Over an average follow-up of 2.6 years, 100 cases of EAC developed: 3 in patients with nondysplastic Barrett’s esophagus at baseline (0.5 per 1000 person-years), 2 in indefinite dysplasia (2.1 per 1000 person-years), 11 in LGD (3.9 per 1000 person-years), and 84 in patients with HGD (30.2 per 1000 person-years). In patients starting treatment without EAC and receiving at least one RFA treatment, the rate of EAC was 7.8 per 1000 person-years.
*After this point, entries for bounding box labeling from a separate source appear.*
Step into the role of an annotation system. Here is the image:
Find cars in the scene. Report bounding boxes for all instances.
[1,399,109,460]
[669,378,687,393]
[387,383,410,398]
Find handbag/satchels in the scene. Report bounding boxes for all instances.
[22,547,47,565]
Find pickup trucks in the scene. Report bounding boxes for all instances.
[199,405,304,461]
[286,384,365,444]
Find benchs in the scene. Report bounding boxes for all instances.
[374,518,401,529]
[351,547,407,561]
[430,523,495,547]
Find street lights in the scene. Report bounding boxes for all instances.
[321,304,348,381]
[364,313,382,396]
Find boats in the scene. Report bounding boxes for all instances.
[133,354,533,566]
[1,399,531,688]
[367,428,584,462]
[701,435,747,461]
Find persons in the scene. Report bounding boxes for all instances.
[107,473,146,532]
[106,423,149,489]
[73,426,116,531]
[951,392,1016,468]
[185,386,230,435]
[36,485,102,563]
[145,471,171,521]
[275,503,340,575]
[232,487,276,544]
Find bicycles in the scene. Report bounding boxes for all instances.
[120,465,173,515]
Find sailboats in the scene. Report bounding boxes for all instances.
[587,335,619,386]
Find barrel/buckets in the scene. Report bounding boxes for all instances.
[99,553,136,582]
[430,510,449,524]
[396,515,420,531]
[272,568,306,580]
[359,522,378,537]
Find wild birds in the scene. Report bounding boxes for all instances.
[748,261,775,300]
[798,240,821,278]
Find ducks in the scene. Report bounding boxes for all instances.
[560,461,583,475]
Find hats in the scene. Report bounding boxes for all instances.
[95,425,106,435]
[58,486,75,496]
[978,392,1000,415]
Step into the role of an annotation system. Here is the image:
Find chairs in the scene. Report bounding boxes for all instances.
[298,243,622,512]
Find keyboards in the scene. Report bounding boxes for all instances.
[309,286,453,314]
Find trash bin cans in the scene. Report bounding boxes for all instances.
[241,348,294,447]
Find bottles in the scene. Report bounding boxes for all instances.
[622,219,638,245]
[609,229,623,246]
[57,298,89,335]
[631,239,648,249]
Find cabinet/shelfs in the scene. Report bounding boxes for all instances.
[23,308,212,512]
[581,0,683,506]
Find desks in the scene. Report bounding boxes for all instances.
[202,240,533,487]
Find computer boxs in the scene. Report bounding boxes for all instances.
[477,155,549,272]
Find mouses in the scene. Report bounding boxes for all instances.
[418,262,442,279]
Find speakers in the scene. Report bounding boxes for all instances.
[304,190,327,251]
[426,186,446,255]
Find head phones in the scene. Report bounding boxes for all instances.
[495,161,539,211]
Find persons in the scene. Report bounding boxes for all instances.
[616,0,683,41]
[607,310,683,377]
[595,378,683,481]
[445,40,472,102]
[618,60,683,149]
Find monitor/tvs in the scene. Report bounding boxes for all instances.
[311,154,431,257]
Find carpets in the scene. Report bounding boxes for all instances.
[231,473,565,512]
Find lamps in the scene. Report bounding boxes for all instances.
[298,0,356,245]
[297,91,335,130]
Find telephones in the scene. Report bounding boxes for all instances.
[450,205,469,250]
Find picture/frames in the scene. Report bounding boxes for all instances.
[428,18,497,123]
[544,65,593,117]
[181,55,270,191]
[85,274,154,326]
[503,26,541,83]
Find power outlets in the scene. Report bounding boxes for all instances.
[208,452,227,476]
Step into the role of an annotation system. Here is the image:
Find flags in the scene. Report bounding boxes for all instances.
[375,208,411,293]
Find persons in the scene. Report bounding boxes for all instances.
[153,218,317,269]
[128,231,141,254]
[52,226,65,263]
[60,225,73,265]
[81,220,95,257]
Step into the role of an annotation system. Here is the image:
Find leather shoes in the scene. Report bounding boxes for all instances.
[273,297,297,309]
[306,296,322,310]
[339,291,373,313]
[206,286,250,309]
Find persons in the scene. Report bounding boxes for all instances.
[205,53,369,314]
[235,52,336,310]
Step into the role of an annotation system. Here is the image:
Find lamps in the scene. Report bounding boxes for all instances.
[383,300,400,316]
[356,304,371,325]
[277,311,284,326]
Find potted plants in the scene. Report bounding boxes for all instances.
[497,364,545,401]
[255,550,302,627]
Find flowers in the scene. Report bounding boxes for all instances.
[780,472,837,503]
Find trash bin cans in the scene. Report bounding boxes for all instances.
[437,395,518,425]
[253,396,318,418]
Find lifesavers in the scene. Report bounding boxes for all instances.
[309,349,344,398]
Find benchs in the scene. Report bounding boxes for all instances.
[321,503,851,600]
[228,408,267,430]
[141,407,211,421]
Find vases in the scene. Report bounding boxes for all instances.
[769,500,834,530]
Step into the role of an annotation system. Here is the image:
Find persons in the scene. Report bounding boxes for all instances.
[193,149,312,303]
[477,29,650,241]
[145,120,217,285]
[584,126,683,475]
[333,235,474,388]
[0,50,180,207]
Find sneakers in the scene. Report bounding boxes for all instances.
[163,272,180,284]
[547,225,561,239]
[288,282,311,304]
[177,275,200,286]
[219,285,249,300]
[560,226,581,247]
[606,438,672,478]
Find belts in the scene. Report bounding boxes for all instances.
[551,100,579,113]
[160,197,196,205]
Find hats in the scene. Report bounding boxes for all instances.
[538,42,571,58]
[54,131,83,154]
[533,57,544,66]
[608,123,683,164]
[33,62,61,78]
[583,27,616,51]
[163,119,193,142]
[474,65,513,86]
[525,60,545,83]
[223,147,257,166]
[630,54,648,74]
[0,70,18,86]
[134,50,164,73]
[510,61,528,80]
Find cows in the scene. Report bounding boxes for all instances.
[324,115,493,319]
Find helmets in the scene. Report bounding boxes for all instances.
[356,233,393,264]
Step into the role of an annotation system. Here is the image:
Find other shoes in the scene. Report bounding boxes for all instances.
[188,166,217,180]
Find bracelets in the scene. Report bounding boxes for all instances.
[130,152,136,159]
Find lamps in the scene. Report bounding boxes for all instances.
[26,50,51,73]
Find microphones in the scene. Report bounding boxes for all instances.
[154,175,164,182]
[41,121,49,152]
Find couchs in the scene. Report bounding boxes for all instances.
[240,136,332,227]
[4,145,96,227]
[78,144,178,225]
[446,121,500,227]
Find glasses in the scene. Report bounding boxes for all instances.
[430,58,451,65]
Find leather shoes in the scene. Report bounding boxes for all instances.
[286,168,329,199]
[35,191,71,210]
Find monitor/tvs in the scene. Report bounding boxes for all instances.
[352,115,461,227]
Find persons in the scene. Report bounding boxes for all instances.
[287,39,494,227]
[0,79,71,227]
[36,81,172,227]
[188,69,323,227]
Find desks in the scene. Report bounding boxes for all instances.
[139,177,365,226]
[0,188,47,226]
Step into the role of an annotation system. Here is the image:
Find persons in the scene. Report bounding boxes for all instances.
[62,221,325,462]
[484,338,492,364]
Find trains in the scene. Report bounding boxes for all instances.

This represents a decrease of at least 50% in every histologic grade compared with historical results and meta-analyses [9,10].

A second abstract from the Registry demonstrated that most cancers after RFA were intramucosal (56%), and that the majority of those were able to achieve complete eradication of intestinal metaplasia with further endoscopic therapy (69%) [11]. In the Registry cohort, 8 of 5521 patients died of EAC, 6 of whom had HGD at baseline and 2 with intramucosal adenocarcinoma at baseline. The overall mortality rate from EAC was 0.6 per 1000 person-years. These results demonstrate that EAC and death from EAC were rare events after treatment with RFA, that the majority of patients who developed EAC after treatment with RFA had HGD at baseline, and that all patients who died of EAC had HGD or intramucosal adenocarcinoma at baseline. Compared with historical controls, EAC incidence was diminished in every histology grade, with a reduction of 50% among patients presenting with HGD and up to an order of magnitude reduction at lower histologic grades.

GERD

Electrical stimulation therapy (EST) of the lower esophageal sphincter (LES) is a novel therapy to increase the tone of the LES with the goal of reducing reflux events and esophageal acid exposure. A multicenter group examined patients with GERD that was partially responsive to PPI (>5 point improvement in GERD Health-Related Quality of Life [HRQL] on PPI) [12]. Included patients had an LES end expiratory pressure of >5 mmHg, esophageal acid exposures of at least 5% of pH-metry time with pH <4, hiatal hernia <3 cm, and Los Angeles grade of esophagitis lower than grade C [12]. In 33 patients who met these criteria, an electrical stimulator was implanted laparoscopically, with electrodes placed on the serosal surface of the gastroesophageal junction. Stimulation was provided at 30-minute intervals 12 times per day, at 20 Hz and 5 mAmp.

From an on-PPI GERD HRQL median score of 16, patients improved to a median of 5 at 3 months which persisted at 6 months (Fig. 3). Median percentage of time with pH <4 improved from 10% at baseline to 4% at 3 months and 5% at 6 months. Notably, 89% of patients were off PPIs at 6 months. There was a relatively high frequency of adverse events, with 89 adverse events occurring in 27 patients. However, none were unanticipated, and most were typical of a surgical implant procedure, including incisional discomfort and postoperative nausea. A total of 36 adverse events were related to the device, procedure, or therapy. There were two serious adverse events: a small-bowel perforation during implantation and an atrioventricular re-entrant tachycardia requiring ablation (described as not related to the device or procedure). Other adverse events included pocket pain and dysphagia.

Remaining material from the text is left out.